» EXERCISE TASK: Print the complete account of the passage from Topolobampo toward Guaymas word for word.

» EXTRACT:
....

Leaving Topolobampo with another 220 miles to go towards Guaymas meant 36 hours at sea. It is good to see that we can handle Fantasia easily between us on such a long passage even though there were a couple of times she tried to get away! We try not to push her too hard and there seems a very tender line between going like a train and suddenly being overpowered. Somewhere around 20 knots we need to start reefing but this always seems to creep up on us leaving us to struggle to get everything in with so much power in every sail and sheet. We are so lucky to have a roller main sail system which makes getting the sails away so much easier. We have managed to sail most days and from Topo we had southerly winds enabling us to make good progress with mizzen and cruising chute. Don't we just love to see that 20 foot high Fantasia hippo emblazoned on our chute!
The wind dropped about 10pm and we enjoyed one of the most perfect night watches with a fantastic full moon with us throughout. We were amazed to hear people on the VHF radio from the other side of the sea and recognised some boat names. We heard the names Heavy Metal and Cat2Fold both of which we have caught up with several times over the last few months. A little later we were quite disappointed to hear of a pot luck in Ramona Cove, it sounded like a great party but we were over 100 miles away! We also heard Lungta on the Sonrisa net following us up the coast a couple of days behind. We had met them in Nuevo Vallarta when we had had an impromptu sundowners party on Fantasia and e-mailed them from Topolobampo to give them our anchoring coordinates. We hope to catch up with them in a day or so when they expect to arrive in Guaymas.
The following day the wind had dropped and we had flat calm all morning during which we saw the largest pod of dolphins we have ever seen. There were hundreds and hundreds of them and we managed to get some great pictures as well as some film as they swam, leapt and dived right across in front of us. I think both of us would agree that it is the natural surprises that make every day so special in Mexico.

....

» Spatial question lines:
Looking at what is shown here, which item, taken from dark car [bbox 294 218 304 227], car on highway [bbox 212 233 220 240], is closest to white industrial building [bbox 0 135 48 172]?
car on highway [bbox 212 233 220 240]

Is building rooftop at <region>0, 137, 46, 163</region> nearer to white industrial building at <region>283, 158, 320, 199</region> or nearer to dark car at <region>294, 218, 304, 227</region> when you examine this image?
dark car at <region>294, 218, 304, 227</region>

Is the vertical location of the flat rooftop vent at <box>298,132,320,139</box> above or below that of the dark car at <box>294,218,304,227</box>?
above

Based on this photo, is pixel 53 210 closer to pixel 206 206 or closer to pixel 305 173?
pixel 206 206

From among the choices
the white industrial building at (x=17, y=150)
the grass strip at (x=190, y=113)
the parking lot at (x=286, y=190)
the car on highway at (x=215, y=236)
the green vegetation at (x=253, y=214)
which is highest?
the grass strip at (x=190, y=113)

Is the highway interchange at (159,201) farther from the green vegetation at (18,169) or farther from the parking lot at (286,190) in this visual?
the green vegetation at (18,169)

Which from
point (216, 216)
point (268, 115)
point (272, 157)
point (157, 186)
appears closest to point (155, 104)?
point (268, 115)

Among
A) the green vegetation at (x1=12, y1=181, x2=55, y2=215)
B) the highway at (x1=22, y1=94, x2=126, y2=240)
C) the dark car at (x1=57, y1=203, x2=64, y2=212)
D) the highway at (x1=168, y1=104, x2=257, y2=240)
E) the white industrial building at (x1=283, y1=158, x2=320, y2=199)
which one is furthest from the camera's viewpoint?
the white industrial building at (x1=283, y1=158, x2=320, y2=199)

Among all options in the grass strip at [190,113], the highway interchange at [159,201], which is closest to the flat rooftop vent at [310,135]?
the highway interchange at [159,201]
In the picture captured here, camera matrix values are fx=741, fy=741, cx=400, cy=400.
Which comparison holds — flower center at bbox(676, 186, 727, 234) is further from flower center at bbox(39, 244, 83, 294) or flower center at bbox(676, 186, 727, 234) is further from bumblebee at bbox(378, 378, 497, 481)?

....

» THE RESPONSE:
Leaving Topolobampo with another 220 miles to go towards Guaymas meant 36 hours at sea. It is good to see that we can handle Fantasia easily between us on such a long passage even though there were a couple of times she tried to get away! We try not to push her too hard and there seems a very tender line between going like a train and suddenly being overpowered. Somewhere around 20 knots we need to start reefing but this always seems to creep up on us leaving us to struggle to get everything in with so much power in every sail and sheet. We are so lucky to have a roller main sail system which makes getting the sails away so much easier. We have managed to sail most days and from Topo we had southerly winds enabling us to make good progress with mizzen and cruising chute. Don't we just love to see that 20 foot high Fantasia hippo emblazoned on our chute!
The wind dropped about 10pm and we enjoyed one of the most perfect night watches with a fantastic full moon with us throughout. We were amazed to hear people on the VHF radio from the other side of the sea and recognised some boat names. We heard the names Heavy Metal and Cat2Fold both of which we have caught up with several times over the last few months. A little later we were quite disappointed to hear of a pot luck in Ramona Cove, it sounded like a great party but we were over 100 miles away! We also heard Lungta on the Sonrisa net following us up the coast a couple of days behind. We had met them in Nuevo Vallarta when we had had an impromptu sundowners party on Fantasia and e-mailed them from Topolobampo to give them our anchoring coordinates. We hope to catch up with them in a day or so when they expect to arrive in Guaymas.
The following day the wind had dropped and we had flat calm all morning during which we saw the largest pod of dolphins we have ever seen. There were hundreds and hundreds of them and we managed to get some great pictures as well as some film as they swam, leapt and dived right across in front of us. I think both of us would agree that it is the natural surprises that make every day so special in Mexico.